Search code examples
phphtml-parsing

php-html-parser How to follow redirects


https://github.com/paquettg/php-html-parser Anybody knows how to to follow redirects in this library? For example:

require "vendor/autoload.php";
use PHPHtmlParser\Dom;
$dom = new Dom;
$dom->loadFromUrl($html);

Solution

  • Versions:

    • guzzlehttp/guzzle: "7.2.0"
    • paquettg/php-html-parser: "3.1.1"

    Why does the library not natively allow redirects?

    The loadFromUrl method has the following signature (at the time is 3.1.1)

        public function loadFromUrl(string $url, ?Options $options = null, ?ClientInterface $client = null, ?RequestInterface $request = null): Dom
        {
            if ($client === null) {
                $client = new Client();
            }
            if ($request === null) {
                $request = new Request('GET', $url);
            }
    
            $response = $client->sendRequest($request);
            $content = $response->getBody()->getContents();
    
            return $this->loadStr($content, $options);
        }
    

    Looking at the line $response = $client->sendRequest($request); it goes to Guzzle's Client - https://github.com/guzzle/guzzle/blob/master/src/Client.php#L131

    /**
    * The HttpClient PSR (PSR-18) specify this method.
    *
    * @inheritDoc
    */
    public function sendRequest(RequestInterface $request): ResponseInterface
    {
       $options[RequestOptions::SYNCHRONOUS] = true;
       $options[RequestOptions::ALLOW_REDIRECTS] = false;
       $options[RequestOptions::HTTP_ERRORS] = false;
    
       return $this->sendAsync($request, $options)->wait();
    }
    

    The $options[RequestOptions::ALLOW_REDIRECTS] = false; will automatically turn off redirects.
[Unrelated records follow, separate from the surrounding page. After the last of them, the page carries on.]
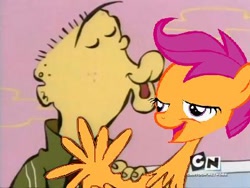 Size: 400x300 | Tagged: safe, derpibooru import, edit, scootaloo, chicken, human, pegasus, pony, chickun, derp, ed edd n eddy, exploitable meme, female, filly, forced meme, head swap, interspecies, kissing, kissy face, lidded eyes, meme, not salmon, open mouth, scootachicken, scootalove, smiling, smirk, wat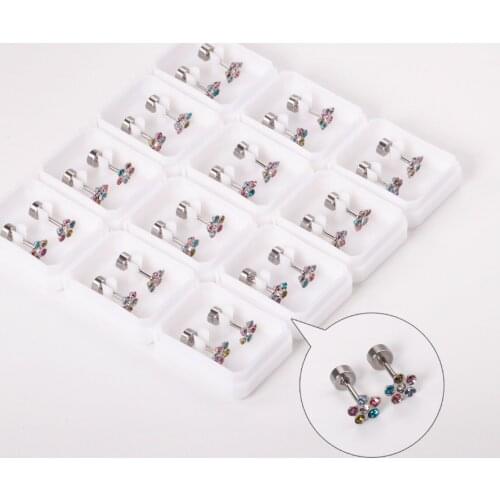 12 Pairs Flower Colorful Crystal Earrings Fashion Charm Women/Girl Earrings Jewelry 316L Stainless Steel Gold Silver Color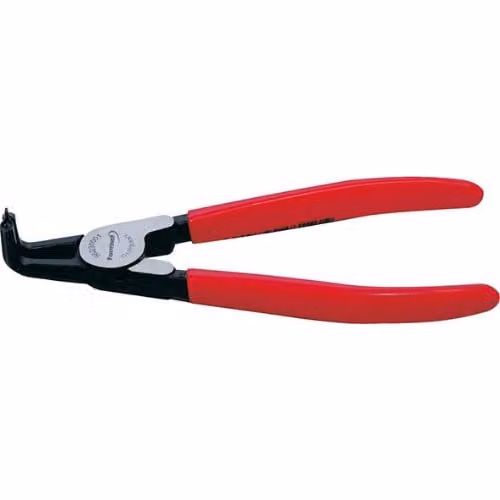 Pinza a morsetto per anelli di sicurezza, modello J31, con ganasce interne curve, lunghezza 215 mm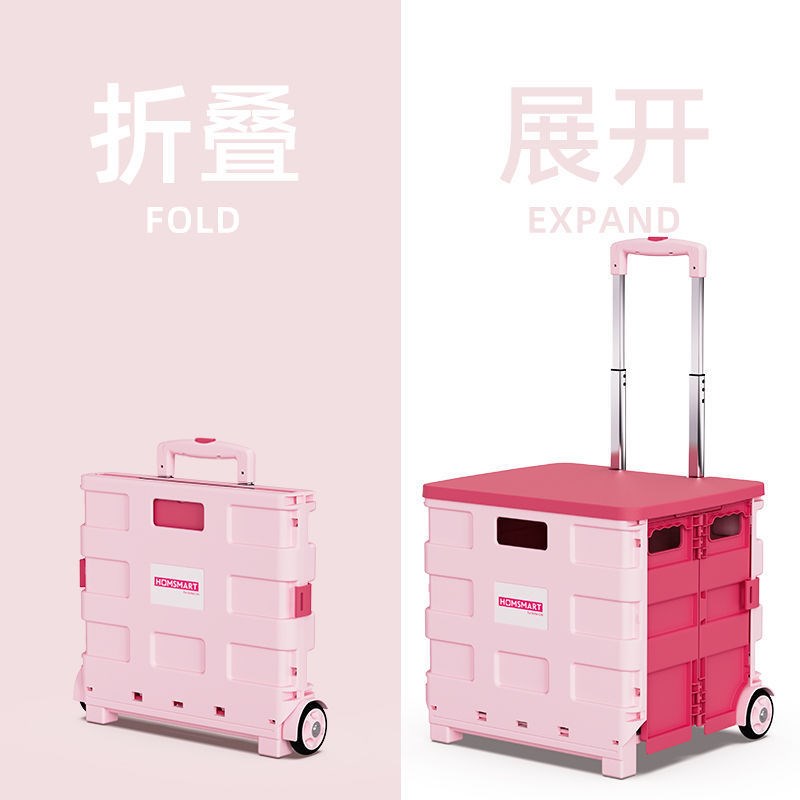网红款车载购物小推车超市买菜神器可折叠家用小拉车取快递收纳箱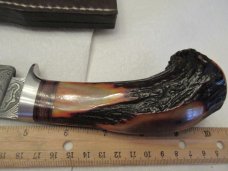 Custom Red Stag Damascus Fixed Blade By Matt Roberts 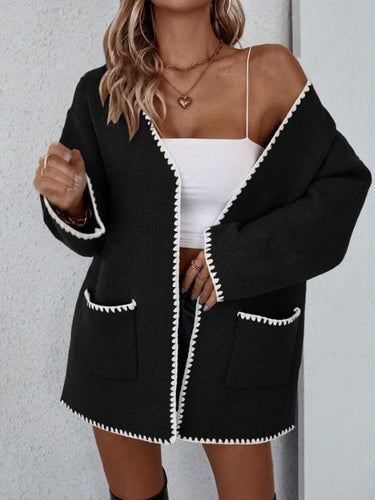 Open Front Long Cardigan – Knit Pocket Duster Cardi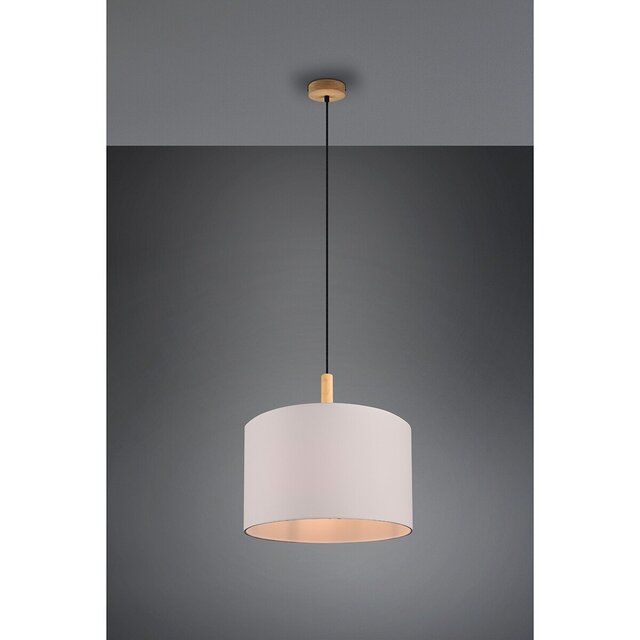 HLW LED LED Pendant Lamp Wood Trion Kiblon - Matte Brown, Round, E27 Fitting, Adjustable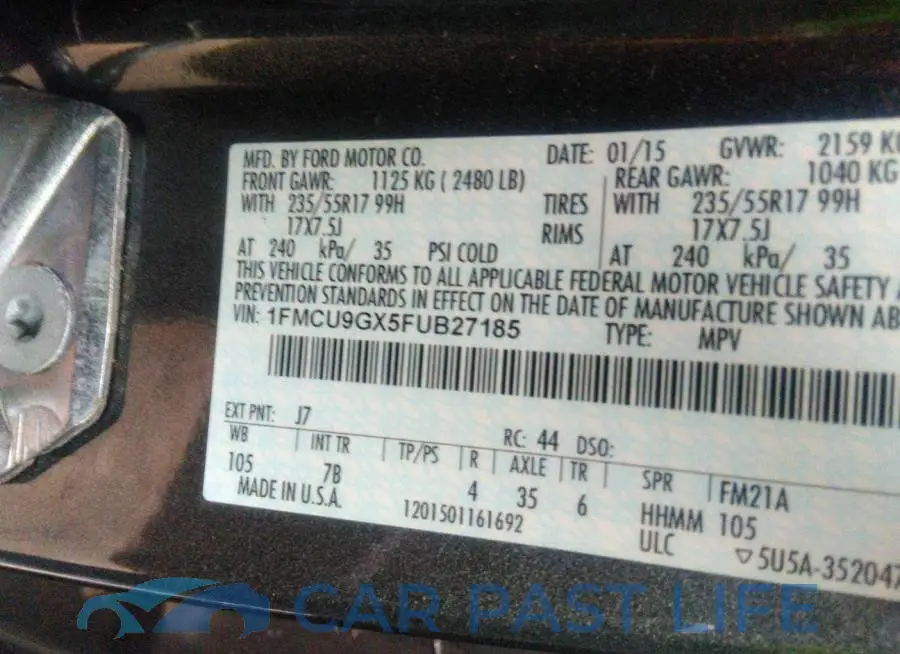 1FMCU9GX5FUB27185# 9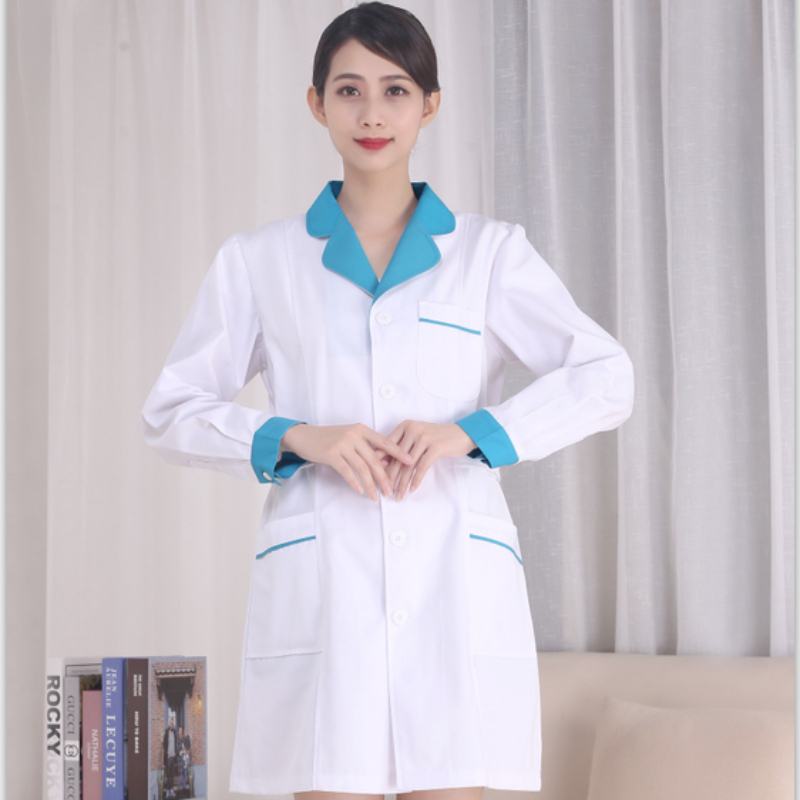 Medical Lab Logo - Seragam Perawat Putih Lengan Pendek Atasan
No matter what you pass in with the Client or Request it will automatically turn off redirects.

    How to follow redirects with the library

    Observing that the method loadFromUrl will make the request and get the response then use loadStr we'll mimic the same but use Guzzle (as it's a dependency of the library).

    <?php
    // Include the autoloader
    use GuzzleHttp\Client;
    use GuzzleHttp\Exception\GuzzleException;
    use PHPHtmlParser\Dom;
    
    include_once("vendor/autoload.php");
    
    $client = new Client();
    try {
        // Showing the allow_redirects for verbosity sake. This is on by default with GuzzleHTTP clients.
        $request = $client->request('GET', 'http://theeasyapi.com', ['allow_redirects' => true]);
    
        // This would work exactly the same
        //$request = $client->request('GET', 'http://theeasyapi.com');
    } catch(GuzzleException $e) {
        // Probably do something with $e
        var_dump($e->getMessage());
        exit;
    }
    
    $dom = new Dom();
    $domExample = $dom->loadStr($request->getBody()->getContents());
    foreach($domExample->find('a') as $link) {
        var_dump($link->text);
    }
    

    The code above will instantiate a new Guzzle Client, and make a request to the URL allowing redirects. The website used in this example is a site that will 301 redirect from non-secure to secure.